Rechtsextremismus - das Problem
Der Rechtsextremismus ist eine Herausforderung, der sich Gesellschaft und Politik dauerhaft stellen müssen. Dabei bedroht Rechtsextremismus unsere Demokratie weniger durch spektakuläre Einzelaktionen, wie besonders schreckliche Gewalttaten oder den Wahlerfolg einer rechtsextremen Partei. Vielmehr droht das langsame Vordringen rechtsextremer Gedanken und Einstellungen in der Bevölkerung die Akzeptanz von Demokratie und Menschenrechten in Deutschland zu unterhöhlen. Studien bestätigen, dass in Ost- wie Westdeutschland die Zustimmung zu ausländerfeindlichen und anderen rechtsextremen Aussagen ebenso groß ist, wie die Unzufriedenheit mit dem demokratischen System. Diese Tendenz ausnutzend versuchen Rechtsextreme mit verschiedenen Strategien, gesellschaftliche Akzeptanz und politische Stärke zu gewinnen.
- Inhaltlich:
haben rechtsextreme Organisationen die Sozialpolitik für sich entdeckt und inszenieren sich als Interessenvertreter der sog. "kleinen Leute". Wie erfolgreich diese Instrumentalisierung der Sozialpolitik für die Rechte sein kann, zeigen die Wahlerfolge rechtsextremer Parteien aus den vergangenen Jahren.
- Organisatorisch:
haben drei Entwicklungen der rechtsextremen Bewegung genützt:
Erstens wurde die interne Parteienkonkurrenz unter den Rechtsextremisten durch Absprachen beendet, was ihre Wahlchancen erhöht hat.
Zweitens verfügen rechtsextreme Parteien durch ihre Wahlerfolge über gestiegene materielle Mittel zum weiteren Ausbau ihrer Aktivitäten.

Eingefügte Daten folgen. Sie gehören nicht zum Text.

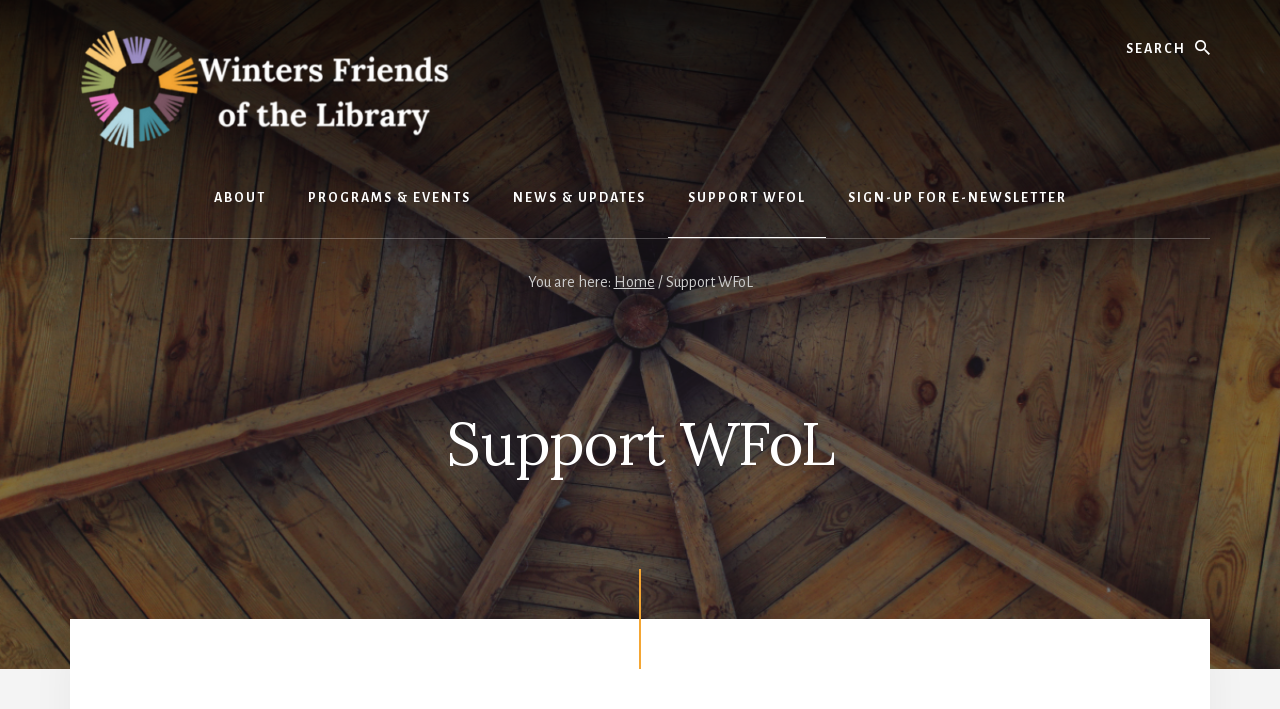

--- FILE ---
content_type: text/css
request_url: https://wfol.org/wp-content/plugins/jetpack/jetpack_vendor/automattic/jetpack-classic-theme-helper/src/custom-post-types/css/testimonial-shortcode.css?ver=20140326
body_size: 198
content:
.jetpack-testimonial-shortcode {
	clear: both;
	margin: 0;
	overflow: hidden;
	padding: 0;
}

.testimonial-entry {
	float: left;
	margin: 0 0 3em;
	padding: 0;
	width: 100%;
}

/* Column setting */
.testimonial-entry-column-1 {
	width: 100%;
}

.testimonial-entry-column-2 {
	margin-right: 4%;
	width: 48%;
}

.testimonial-entry-column-3 {
	margin-right: 3.5%;
	width: 31%;
}

.testimonial-entry-column-4 {
	margin-right: 3%;
	width: 22%;
}

.testimonial-entry-column-5 {
	margin-right: 2.5%;
	width: 18%;
}

.testimonial-entry-column-6 {
	margin-right: 2%;
	width: 15%;
}

.testimonial-entry-first-item-row {
	clear: both;
}

.testimonial-entry-last-item-row {
	margin-right: 0;
}

@media screen and (max-width: 768px) {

Drittens ist durch eine Annäherung von NPD und Kameradschaften eine Sammlungsbewegung im rechtsextremen Lager, was die Aktionsfähigkeit erhöht hat, wie etwa im Wahlkampf in Mecklenburg-Vorpommern zu sehen.
- Kulturell:
hat der Rechtsextremismus Anschluss an die Jugendszene gefunden. Lifestyle-Angebote für Jugendliche fungieren erfolgreich als Einstieg in die rechtsextreme Szene. Konzerte als gemeinschaftsstiftende Events, modische Kleidung mit offenen oder verschlüsselten rechten Botschaften und erlebnisorientierte Freizeitangebote führten dazu, das die Rechtsextremisten in einigen Landkreisen bereits auf dem Weg ist, die dominierende Jugendkultur zu werden.
Das Projekt Auseinandersetzung mit dem Rechtsextremismus der Friedrich-Ebert-Stiftung widmet sich der Beobachtung dieser und anderer Entwicklungen innerhalb der rechtsextremen Bewegung und der Förderung von Strategien zu ihrer Bekämpfung.